许州东行,再溯寒而上,便是天下水路中枢之所在,汴州。
汴州因汴河而兴。连接着长安、洛阳与江淮的漕运,这条贯通南北的黄金水道,日夜吞吐着帝国的血脉。
每年数百万石江淮粮赋经此转运,商旅往来如织,舟楫连绵。江南的稻米、蜀中的锦缎、西域的琉璃,皆在此汇聚,又随浊浪滔滔四去。
物资以外,人自然也流向这座“天下之咽喉,舟车之辐辏”的水路大都会。
汴河两岸,夜市喧嚣,茶酒飘香,俨然胜景。

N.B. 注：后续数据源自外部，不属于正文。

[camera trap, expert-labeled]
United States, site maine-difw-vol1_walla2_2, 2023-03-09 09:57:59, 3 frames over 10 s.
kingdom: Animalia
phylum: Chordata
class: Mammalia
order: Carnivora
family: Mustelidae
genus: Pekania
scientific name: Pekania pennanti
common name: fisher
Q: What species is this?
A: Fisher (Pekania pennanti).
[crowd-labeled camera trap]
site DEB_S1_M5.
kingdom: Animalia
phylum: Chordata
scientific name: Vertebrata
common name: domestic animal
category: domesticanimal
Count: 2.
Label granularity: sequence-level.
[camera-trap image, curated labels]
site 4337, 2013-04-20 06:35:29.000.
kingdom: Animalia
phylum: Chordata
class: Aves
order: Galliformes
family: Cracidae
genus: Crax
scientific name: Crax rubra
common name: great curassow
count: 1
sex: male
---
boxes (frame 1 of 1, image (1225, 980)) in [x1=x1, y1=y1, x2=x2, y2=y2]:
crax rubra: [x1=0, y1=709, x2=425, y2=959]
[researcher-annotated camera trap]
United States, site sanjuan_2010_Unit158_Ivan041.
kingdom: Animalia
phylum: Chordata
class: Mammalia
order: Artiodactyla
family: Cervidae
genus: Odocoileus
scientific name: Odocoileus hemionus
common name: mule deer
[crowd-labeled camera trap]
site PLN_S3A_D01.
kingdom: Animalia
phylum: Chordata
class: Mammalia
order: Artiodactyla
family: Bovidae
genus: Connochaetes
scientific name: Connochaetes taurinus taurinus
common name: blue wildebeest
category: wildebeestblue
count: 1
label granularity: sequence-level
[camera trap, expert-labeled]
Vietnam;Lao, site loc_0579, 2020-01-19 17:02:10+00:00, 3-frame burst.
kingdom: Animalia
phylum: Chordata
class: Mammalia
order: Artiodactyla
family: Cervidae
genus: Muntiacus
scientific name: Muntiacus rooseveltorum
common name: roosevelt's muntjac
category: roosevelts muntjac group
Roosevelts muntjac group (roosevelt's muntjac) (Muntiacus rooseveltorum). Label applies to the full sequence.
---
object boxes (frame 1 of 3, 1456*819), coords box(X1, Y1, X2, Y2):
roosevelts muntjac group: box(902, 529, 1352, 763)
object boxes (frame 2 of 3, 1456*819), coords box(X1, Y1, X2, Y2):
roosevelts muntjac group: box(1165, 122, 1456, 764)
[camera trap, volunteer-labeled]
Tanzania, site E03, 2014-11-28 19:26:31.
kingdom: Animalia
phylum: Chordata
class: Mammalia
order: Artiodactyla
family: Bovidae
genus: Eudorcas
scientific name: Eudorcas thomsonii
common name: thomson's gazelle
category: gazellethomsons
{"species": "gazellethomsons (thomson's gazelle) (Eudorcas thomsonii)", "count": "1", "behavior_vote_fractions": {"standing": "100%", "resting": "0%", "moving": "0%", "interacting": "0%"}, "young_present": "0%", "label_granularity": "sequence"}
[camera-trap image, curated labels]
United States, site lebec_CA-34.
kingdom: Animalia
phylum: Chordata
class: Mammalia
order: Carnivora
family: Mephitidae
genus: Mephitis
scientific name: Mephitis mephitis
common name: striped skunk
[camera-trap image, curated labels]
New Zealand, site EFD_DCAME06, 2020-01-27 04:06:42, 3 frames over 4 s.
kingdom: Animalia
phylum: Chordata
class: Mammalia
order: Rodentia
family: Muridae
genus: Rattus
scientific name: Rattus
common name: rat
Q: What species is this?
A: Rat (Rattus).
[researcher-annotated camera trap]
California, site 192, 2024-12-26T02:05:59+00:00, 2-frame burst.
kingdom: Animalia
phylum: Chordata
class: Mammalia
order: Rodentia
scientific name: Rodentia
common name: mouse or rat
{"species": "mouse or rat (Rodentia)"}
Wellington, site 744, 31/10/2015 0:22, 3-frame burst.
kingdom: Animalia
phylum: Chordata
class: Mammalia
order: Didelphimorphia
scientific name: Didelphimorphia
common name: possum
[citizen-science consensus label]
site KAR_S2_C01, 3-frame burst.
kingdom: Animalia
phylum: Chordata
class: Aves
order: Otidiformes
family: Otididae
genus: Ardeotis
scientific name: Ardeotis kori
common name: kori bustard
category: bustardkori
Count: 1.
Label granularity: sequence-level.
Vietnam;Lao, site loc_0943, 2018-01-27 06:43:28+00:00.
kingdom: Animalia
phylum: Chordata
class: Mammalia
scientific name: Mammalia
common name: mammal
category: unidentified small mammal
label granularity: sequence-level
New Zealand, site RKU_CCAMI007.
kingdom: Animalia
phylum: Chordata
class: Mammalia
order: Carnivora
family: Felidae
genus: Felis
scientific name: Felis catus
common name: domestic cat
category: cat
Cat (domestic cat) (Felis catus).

漕帮汉子刀口舔血,落魄剑客醉卧勾栏,官家小姐掷了绣球,偏落进匆匆赶路的考生怀中…
以及——
落跑女侠被困于地窖,发现自己苦苦追寻的真相,不过是他人精心设计的陷阱。
冰冷的空气中,鞭打的痕迹火辣辣地灼烧着,每一次微弱的呼吸都牵扯着全身的伤口。墨微辰垂着头,散乱沾血的发丝遮住了脸,只有踮起的脚尖在湿滑的地面微微颤抖,支撑着摇摇欲坠的身体。
那李家的女人下手极狠。若不是她分神钻进记忆的桃花源,她大抵会熬不住打,呻吟哭喊。
黑暗浓稠得如同凝固,高处漏下的一线微光,毫无征兆地一闪。
细微的脚步声,在光线照不到的黑暗里停下。
“你激怒他们,有什么好处?”
死寂被打破,如同石子投入水面。一个影子从绝对的墨色中浮现,就那样突兀地立在几步之外,与阴影浑然一体,没有呼吸,没有温度,仿佛他本就是黑暗的一部分,此刻只是凝聚成形。
而有一种无形的、冰冷的压迫感,如同实质般弥漫开来,瞬间攫住了整个地窖的空气。
墨微辰心尖微不可察地一颤,捕捉到一丝怪异的熟悉。
她费力地抬起头,血污和冷汗模糊了视线,令那道本就看不清的黑影,完全成为一团混沌。
“哪有好处,不过意气用事罢了。”
她这么说着,压下了心底深处的话——那李家女不忠不义已然令人气愤,而秦明德对秦无瑕的轻视和诽谤,她根本忍不了。
说什么“身陷许州,自身难保”...
秦无瑕向来强大可靠,又怎会落到需要自保的地步?
黑暗中的哼笑打断了她的思绪,对方带着一丝玩味的探究:“似你这般会骗人的女人,也会意气用事?”
“骗人?”
墨微辰扯了扯嘴角,抬起眼道:“哪及你会骗人呢,‘三哥’?”
她说话时牵扯到嘴角的伤口,一阵刺痛中,她的声音陡然转冷,带着洞穿一切的锐利:“比起阁下在东都街头留下的‘白尾鹞子’,诱我一路追到汴州这龙潭虎穴...我的骗术,不过是班门弄斧,小儿把戏罢了。”
空气仿佛凝固了一瞬。
死寂。
“你竟猜到了。”黑影不再躲藏,化虚为实,显露真身。
黑暗中,有什么东西缓缓向前移动。
最先刺破那浓重黑暗的,是两点弯曲、狰狞、闪烁着冰冷金属幽光的犄角;紧接着,犄角下的阴影开始蠕动、凝聚,一张脸——
准确的说,是一张面具,缓缓从黑暗中“生长”出来。
獠牙傩面。
曾有十二具此般傩面合力将身浸狗血的墨微辰掼倒,强行塞入棺材之中活埋。
亦有一张如此傩面现于望君山的窗角,对着屋内吹入迷烟。
她该感到恐惧的,该下意识抗拒的,可墨微辰却猛地闭了闭眼,又用力眨动眼睛,挤出糊住眼睫的污物,将视线死死钉在面具边缘,那傩面与皮肤相接的、被阴影覆盖的耳后。
可怕的伤疤隐约可见。
“十九,”墨微辰的声音很轻,却异常肯定,“是你。”
面具下的身体似乎有极其微弱的凝滞。他没有承认,也没有否认。那空洞的眼窝“注视”着她,如同来自深渊的凝视。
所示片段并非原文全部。